Clarifications et feuille de route

On peut voir dans
le discours du 30 juillet aussi bien la volonté
de mettre
les points sur
les «i» qu’une lettre
de cadrage.

On peut lire le discours du Trône, prononcé par le Souverain le 30 juillet, de deux manières. Certains y ont vu la volonté de Mohammed VI de mettre les points sur les «i», d’autres des orientations économiques et sociales pour les prochaines années.

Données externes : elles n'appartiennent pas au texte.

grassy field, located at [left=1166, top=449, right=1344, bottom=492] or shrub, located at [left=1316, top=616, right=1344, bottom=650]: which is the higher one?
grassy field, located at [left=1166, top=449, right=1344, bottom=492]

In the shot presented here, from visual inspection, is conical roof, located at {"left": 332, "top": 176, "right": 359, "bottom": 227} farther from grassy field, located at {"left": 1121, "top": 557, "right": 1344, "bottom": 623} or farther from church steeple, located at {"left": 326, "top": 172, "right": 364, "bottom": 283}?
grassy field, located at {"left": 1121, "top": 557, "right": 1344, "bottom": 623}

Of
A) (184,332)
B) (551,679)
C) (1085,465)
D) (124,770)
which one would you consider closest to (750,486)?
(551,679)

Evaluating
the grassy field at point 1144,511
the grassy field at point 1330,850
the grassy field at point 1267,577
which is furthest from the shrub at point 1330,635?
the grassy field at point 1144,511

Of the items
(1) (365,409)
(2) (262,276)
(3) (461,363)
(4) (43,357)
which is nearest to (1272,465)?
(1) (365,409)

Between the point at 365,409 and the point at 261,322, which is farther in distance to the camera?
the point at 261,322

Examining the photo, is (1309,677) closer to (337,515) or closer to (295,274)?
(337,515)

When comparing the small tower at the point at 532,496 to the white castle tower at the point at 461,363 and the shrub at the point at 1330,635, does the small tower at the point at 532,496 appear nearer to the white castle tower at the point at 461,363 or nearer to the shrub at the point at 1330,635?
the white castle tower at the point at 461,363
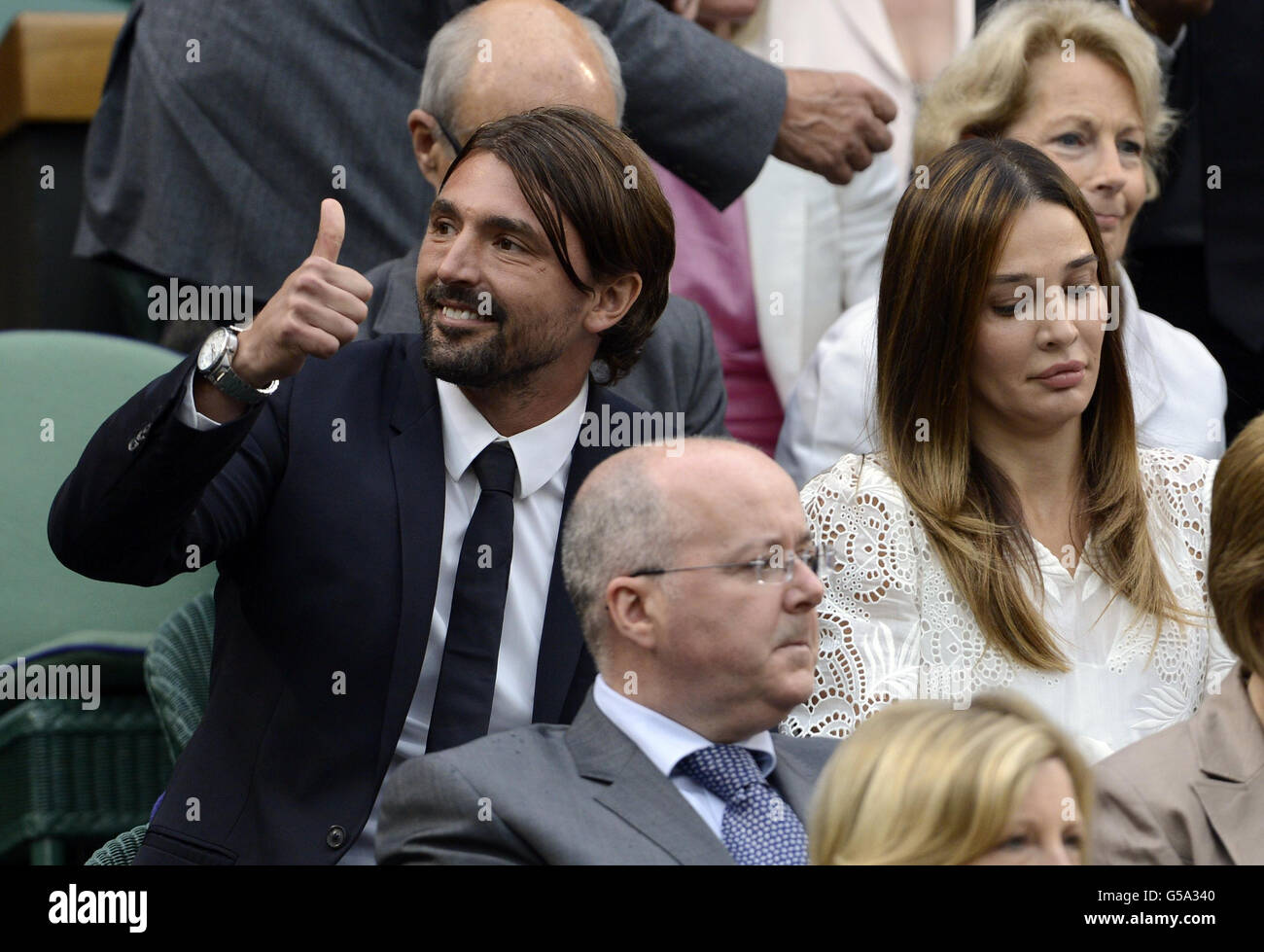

En fait, il y a de l’un et de l’autre, sous forme de messages directs ou indirects. Ainsi en est-il de l’affaire du Sahara, avec un message ferme adressé à  la communauté internationale quelques jours avant le deuxième round des négociations : autonomie oui, mais dans le cadre de la souveraineté. On peut aussi lire comme souci de clarification l’appréciation positive du système de représentation politique et le message implicite qu’elle contient: le Premier ministre sera fort probablement issu des partis les plus représentatifs au niveau législatif. Autre message : il ne saurait être question de revenir sur les acquis en matière de libéralisme, de positionnement religieux modéré, de droits de l’Homme, de liberté d’entreprendre, et ce même si le PJD ou un autre parti aux idées rétrogrades venait à  être aux commandes. De même, le Roi récuse l’idée, comme ce fut le cas en 2002, de ministres nommés non pas pour leurs compétences mais uniquement pour équilibrer les forces politiques au sein d’une majorité. Cela implique que, si besoin était, des compétences non partisanes pourraient intégrer le gouvernement. C’est ainsi qu’il faut comprendre l’insistance du Souverain qui appelle les électeurs à  faire le bon choix parmi les candidats politiques. Faute de quoi il tiendra compte de l’intérêt de la nation avant celui du jeu politique. Enfin, une dernière clarification concerne le rôle de la monarchie. Celle-ci est agissante et le restera. Le Roi continuera à  s’impliquer dans la gestion du pays, à  guider, à  corriger si besoin était.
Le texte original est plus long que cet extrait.